Sapevate che produrre un chilo di riso richiede 3000 litri di acqua? Che per una semplice tazzina di caffè ne occorrono 140, per un litro di latte ne servono 1000 e per un chilo di mais 900?
Le pietanze che ogni giorno portiamo sulle nostre tavole contengono una elevatissima quantità di acqua, risorsa talmente preziosa da essere definita ‘oro blu’. Infatti, a dispetto dell’uso indiscriminato che ne facciamo ogni giorno noi occidentali, l’acqua è una risorsa sempre più rara: sulla Terra una persona su sei dispone di meno di 20 litri d’acqua dolce al giorno, quello che è indicato dall’Onu come fabbisogno minimo giornaliero pro capite per assicurare i bisogni primari legati all’alimentazione e alle condizioni igienico-sanitarie.
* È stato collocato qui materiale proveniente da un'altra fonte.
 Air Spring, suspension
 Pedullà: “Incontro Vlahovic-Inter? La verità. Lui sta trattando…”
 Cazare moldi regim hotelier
“Per una tonnellata di riso servono 2-3 mila litri d’acqua mentre per una di carne si arriva a 12-13mila – ha spiegato Stella Thomas, fondatrice ed executive director del Global Water Fund – inoltre in media il consumo di acqua mondiale raddoppia ogni 20 anni”.
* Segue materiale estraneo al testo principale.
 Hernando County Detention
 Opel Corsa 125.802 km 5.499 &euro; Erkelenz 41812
La necessità di un regime alimentare piu’ ‘water friendly’ è emersa da un dibattito organizzato dal Barilla Center for Food & Nutrition (Bcfn) nel corso del quale è stata presentata la ‘piramide alimentare’ correlata all’impronta idrica degli alimenti, preparata dagli esperti del centro ricerche per consumi più sostenibili ma anche con migliori proprietà salutistiche e nutrizionali. La piramide alimentare, preparata dal centro ricerche, vede al vertice la carne e gli altri prodotti ‘idrovori’, e ai ‘piani bassi’ le verdure e la frutta insieme ai cereali.
Il consumo d’acqua virtuale giornaliero per alimentarsi varia da circa 1500-2600 litri nel caso di una dieta vegetariana a circa 4000-5400 litri per una dieta ricca di carne.
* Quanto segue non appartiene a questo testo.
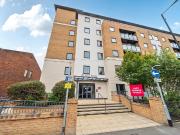 1 bedroom retirement property for sale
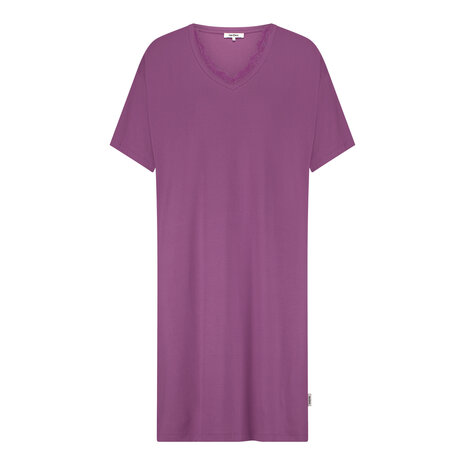 Ten Cate Nachthemd Purple Orchid 60439 - 2216 | 31670
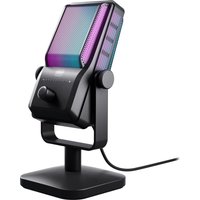 CHERRY XTRFY NGALE¿R – USB Mikrofon mit RGB & Filter CHERRY XTRFY NGALE¿R – USB Mikrofon mit RGB & Filter von COFI 1453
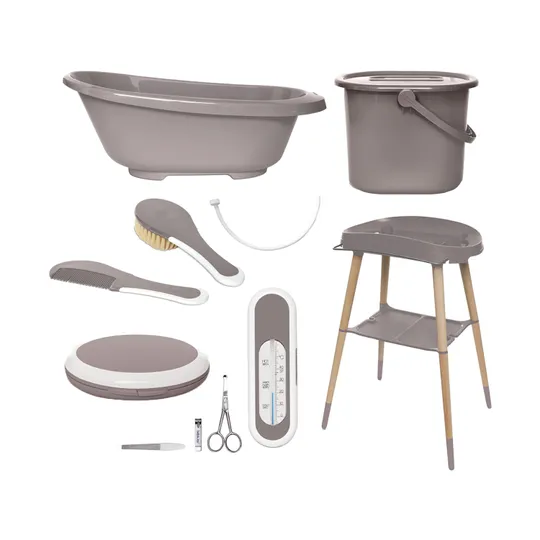 Bébé-Jou 7-Delige Badset Sense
“La dieta mediterranea è importante da questo punto di vista – ha sottolineato Barbara Buchner, direttore del Climate Policy Initiative di Venezia e membro dell’Advisory Board del Barilla Center for Food & Nutrition – perchè coniuga ambiente e salute”.
Il contenuto d’acqua, o l’ “impronta idrica” di un prodotto, è costituito dal volume d’acqua dolce consumata direttamente o indirettamente per realizzarlo, calcolato sommando tutte le fasi della catena di produzione.